- Problem set
1/ Reproduce part of the devotional text about the wise men, starting with "Their new friend" and going on through "and Mary gasped.".
2/ Write what comes next in the devotional text about the wise men, picking up right after its final line.

- Text shown
***
Sometimes God steps in and heals. I've seen miracles, but I've seen many more progress to the end of life. I don't know why now and probably will not know until I also die. Then, the Bible says, we will know as we are known (1 Corinthians 13:12). I am looking forward to that day.
Lord, so many things I don't understand or know the reason for, but You do, and that is enough for me. I trust You with and in everything because You know best. In Your precious Son's name and for His glory, amen.
Saturday, January 14, 2017
When they heard the king, they departed; and behold, the star which they had seen in the East went before them, till it came and stood over where the young Child was. When they saw the star, they rejoiced with exceedingly great joy. And when they had come into the house, they saw the young Child with Mary His mother, and fell down and worshiped Him. And when they had opened their treasures, they presented gifts to Him: gold, frankincense, and myrrh. Then, being divinely warned in a dream that they should not return to Herod, they departed for their own country another way. Matthew 2:9-12, NKJV.
(continued from last week)
Excited voices sounded from outside Mary and Joseph's small stone house in Bethlehem. Curious, she stopped washing their evening dishes and walked to the open door. She peered through the darkness at the train of camels and men who made their way down the street toward her.
She reached down to stop the small Boy at her side from running to meet them. "Jesus, no! Come back inside. Those camels could step on You."
The Toddler stopped, pointing at the travelers with one hand and grasping His mother's hand with the other. "See?"
"You can see them from here, Son. Joseph, come look at this."
"Who is it, Mary?"
"I don't know. Oh, my; are they stopping here? We don't have room for all of them to sleep in here, but I could go to the marketplace and get some more food for them, if the vendors haven't closed their businesses for the day."
Joseph pushed his wife and Jesus into the house. He stepped forward and bowed. "Shalom, friends. May we offer you a little to eat? Our house will not hold all of you, but as many as will fit are welcome to come in to sleep."
One of the strangely dressed men dismounted and approached him, straightening his turban that had slipped out of place. "Shalom. It is the Child we've come to see, sir," he said with a strong eastern accent.
Joseph frowned. "The Child?"
"Yes. We saw His star in the east and have come to worship Him."
The man looked up. "Hm. I don't see it now, but it was right up there just moments ago, directly over this house, brighter than the morning star and evening star combined. May we come in and speak to you and your family?"
Joseph stepped aside, pulling Mary with him. "Please enter. Our house is yours."
Their new friend turned to his companions and signaled them to follow him. Their servants carried ornamental boxes and jars behind the visitors. Together they crowded into the one-room home and knelt on the dirt floor in front of Jesus, pressing their foreheads to the ground.
The Child touched each man's shoulder and stepped back to His mother's side.
The first man, the apparent spokesman, lifted his head. "Divine King, we have brought gifts for You." He motioned the closest servants forward and opened the lid of one of the boxes that had each taken two strong men to carry. Gold coins spilled over the sides as they set it on the floor.
Joseph and Mary gasped.
***
- Recorded data
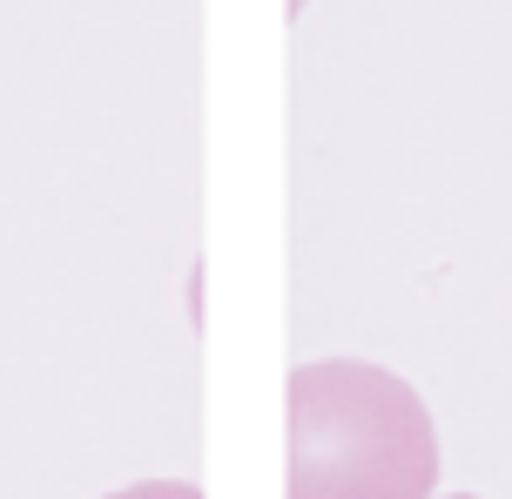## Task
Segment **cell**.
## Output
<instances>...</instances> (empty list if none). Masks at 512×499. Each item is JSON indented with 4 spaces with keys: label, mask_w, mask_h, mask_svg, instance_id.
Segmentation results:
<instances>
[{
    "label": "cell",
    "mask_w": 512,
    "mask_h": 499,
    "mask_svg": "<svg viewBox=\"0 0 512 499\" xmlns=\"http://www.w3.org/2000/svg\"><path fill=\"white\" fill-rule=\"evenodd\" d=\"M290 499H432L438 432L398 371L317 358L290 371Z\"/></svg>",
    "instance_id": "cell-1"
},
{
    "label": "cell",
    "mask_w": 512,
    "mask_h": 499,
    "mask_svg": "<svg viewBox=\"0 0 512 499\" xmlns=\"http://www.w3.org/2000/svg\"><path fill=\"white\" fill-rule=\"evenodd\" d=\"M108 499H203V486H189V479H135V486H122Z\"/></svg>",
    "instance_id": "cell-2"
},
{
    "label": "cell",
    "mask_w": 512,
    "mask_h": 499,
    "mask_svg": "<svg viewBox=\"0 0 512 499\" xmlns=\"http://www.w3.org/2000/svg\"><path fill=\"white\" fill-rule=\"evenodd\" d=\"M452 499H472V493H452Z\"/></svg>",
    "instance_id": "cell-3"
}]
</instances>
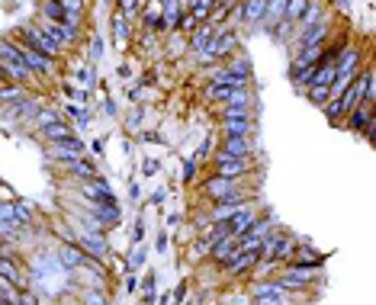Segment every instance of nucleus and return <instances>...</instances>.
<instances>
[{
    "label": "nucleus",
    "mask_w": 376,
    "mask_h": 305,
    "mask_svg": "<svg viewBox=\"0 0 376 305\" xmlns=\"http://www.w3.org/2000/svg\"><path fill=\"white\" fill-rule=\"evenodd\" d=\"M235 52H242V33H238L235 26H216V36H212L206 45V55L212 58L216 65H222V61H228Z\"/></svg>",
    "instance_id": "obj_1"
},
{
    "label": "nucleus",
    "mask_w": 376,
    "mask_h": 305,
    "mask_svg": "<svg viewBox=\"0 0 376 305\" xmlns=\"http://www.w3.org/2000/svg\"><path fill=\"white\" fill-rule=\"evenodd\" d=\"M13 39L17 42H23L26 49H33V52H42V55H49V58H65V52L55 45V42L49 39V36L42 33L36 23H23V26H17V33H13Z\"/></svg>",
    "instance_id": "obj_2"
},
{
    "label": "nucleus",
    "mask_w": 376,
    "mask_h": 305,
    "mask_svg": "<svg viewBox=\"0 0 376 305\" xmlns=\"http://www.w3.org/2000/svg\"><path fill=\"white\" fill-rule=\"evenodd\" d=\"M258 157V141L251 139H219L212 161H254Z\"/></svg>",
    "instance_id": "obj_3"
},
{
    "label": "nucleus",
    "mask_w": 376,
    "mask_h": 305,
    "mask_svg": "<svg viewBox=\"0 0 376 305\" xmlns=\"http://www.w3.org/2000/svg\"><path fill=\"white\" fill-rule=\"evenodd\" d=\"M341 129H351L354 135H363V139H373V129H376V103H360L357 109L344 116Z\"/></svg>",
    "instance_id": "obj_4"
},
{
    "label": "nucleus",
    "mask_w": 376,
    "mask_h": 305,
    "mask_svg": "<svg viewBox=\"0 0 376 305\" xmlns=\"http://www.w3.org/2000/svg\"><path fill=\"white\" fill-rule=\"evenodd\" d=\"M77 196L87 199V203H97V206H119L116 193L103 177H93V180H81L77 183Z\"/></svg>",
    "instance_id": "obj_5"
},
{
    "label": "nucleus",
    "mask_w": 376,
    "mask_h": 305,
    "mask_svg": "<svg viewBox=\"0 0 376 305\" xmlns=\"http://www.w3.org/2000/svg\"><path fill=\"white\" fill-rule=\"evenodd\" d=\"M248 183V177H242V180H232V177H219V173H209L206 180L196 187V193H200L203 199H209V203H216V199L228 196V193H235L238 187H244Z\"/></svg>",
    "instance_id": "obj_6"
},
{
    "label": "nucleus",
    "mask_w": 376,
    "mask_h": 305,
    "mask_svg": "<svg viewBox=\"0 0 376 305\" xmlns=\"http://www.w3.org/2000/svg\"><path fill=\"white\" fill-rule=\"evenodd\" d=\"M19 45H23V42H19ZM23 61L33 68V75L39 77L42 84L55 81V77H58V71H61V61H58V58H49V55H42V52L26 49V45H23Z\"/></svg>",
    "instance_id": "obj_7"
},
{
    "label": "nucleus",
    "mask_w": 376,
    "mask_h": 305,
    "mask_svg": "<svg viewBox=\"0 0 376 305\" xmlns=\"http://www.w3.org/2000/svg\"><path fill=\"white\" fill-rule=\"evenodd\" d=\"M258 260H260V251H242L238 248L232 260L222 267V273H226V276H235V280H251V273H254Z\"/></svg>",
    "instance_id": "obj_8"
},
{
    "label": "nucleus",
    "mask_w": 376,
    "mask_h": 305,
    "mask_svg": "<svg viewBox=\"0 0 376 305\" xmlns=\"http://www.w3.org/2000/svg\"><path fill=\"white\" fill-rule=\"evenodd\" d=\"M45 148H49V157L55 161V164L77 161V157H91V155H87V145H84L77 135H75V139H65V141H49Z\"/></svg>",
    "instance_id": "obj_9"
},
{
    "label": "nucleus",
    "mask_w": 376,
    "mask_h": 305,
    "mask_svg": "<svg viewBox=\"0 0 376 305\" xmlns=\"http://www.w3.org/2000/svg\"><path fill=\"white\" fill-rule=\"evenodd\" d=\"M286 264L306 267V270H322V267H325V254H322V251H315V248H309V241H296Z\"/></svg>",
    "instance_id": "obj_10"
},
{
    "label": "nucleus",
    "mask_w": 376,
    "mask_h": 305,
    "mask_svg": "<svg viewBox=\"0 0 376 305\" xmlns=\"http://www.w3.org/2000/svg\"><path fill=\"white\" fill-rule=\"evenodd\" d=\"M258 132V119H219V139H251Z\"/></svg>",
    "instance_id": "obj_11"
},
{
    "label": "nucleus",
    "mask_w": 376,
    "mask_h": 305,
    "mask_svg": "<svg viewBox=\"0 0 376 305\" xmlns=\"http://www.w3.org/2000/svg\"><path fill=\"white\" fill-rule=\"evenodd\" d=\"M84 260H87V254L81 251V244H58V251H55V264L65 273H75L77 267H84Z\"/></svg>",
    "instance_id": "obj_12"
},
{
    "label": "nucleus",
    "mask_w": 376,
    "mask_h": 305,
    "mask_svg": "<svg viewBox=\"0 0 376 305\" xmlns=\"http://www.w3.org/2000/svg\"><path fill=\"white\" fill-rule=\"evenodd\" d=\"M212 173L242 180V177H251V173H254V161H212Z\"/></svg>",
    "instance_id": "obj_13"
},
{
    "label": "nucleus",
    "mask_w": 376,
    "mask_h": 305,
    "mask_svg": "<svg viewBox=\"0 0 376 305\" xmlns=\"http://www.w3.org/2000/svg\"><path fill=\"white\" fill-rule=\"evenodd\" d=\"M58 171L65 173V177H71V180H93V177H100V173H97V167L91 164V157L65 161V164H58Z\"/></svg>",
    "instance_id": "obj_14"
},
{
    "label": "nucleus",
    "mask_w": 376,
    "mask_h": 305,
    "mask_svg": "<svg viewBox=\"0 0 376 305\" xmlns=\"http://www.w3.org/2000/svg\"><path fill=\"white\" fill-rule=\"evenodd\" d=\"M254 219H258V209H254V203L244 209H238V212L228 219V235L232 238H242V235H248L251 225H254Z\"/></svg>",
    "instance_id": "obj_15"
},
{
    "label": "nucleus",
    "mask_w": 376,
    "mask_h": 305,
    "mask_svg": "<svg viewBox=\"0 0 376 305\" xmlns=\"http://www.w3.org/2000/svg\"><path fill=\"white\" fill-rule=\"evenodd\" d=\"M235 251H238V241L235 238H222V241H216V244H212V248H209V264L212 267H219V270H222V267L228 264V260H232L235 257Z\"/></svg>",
***
- Task-by-task answers
1/
Their new friend turned to his companions and signaled them to follow him. Their servants carried ornamental boxes and jars behind the visitors. Together they crowded into the one-room home and knelt on the dirt floor in front of Jesus, pressing their foreheads to the ground.
The Child touched each man's shoulder and stepped back to His mother's side.
The first man, the apparent spokesman, lifted his head. "Divine King, we have brought gifts for You." He motioned the closest servants forward and opened the lid of one of the boxes that had each taken two strong men to carry. Gold coins spilled over the sides as they set it on the floor.
Joseph and Mary gasped.

2/
Again, the leader waved servants forward, and he broke the wax seal of a jar painted with trees and flowers. The spicy sweet odor of frankincense filled the room. The second jar, decorated with gold and silver leaves, held the equally aromatic scent of myrrh.
"What is this?" Mary breathed, her heart alternately stopping and then thumping like a thousand galloping donkeys.
"Our gifts, lady. Your Son is King of the Jews, isn't He?"
"Y-yes. How did you know?"
"We have been following the star of the King for many months. He is the greatest King to have been born, and we had to see Him and worship Him."
Joseph cleared his throat. "Yes--Gold for a king; I understand that. But why the frankincense and myrrh?"
The visitor looked puzzled. "Do you not know frankincense is for one who is holy and righteous? And myrrh for the burial cloths?"
Mary shivered. "Of course," she murmured.
Joseph stared at her, then turned his gaze back to their guests. "We thank you, then. May we offer you a place to sleep? We don't have ...."
"No, but we thank you. We have to leave immediately. The ruler in Jerusalem said the King we sought would be in Bethlehem, but he wanted us to return and let him know where we found Him. An angel appeared to us in a dream said that we should go by another route and not return to tell that ruler, that he was not as benevolent as he tried to look. Therefore, we bid you farewell." He bowed low, and he and his followers silently left the house, mounted their beasts, and made their way into the night.
Joseph turned to Mary. "That was an odd visit. And these gifts! Mary, we have enough to support us for all of our lives."
Mary lifted her eyes to her husband's. "Jesus does. These gifts are for Him."
Joseph's eyes widened. "Oh; yes, of course. How could I have forgotten?"
(continued next week)
Wednesday, January 11, 2017
Caryl McAdoo is really making a name for herself writing historical romances. This one intrigued me from the beginning. It's an unusual story with an unusual twist or two.
A lady lawyer (white) in the 1928 is set to defend a black man accused of murdering his white brother. Alice Parmalee isn't too sure she's the right one to handle this case. She wants her boss to defend the client. The case is one that would be difficult to impossible to win. Billy Sinclair was the son of a white man and his bedwarmer/common law wife/slave, Jasmine. The victim was Billy's daddy's white son (Jamison) by the woman Billy's grandmother insisted his daddy marry legally.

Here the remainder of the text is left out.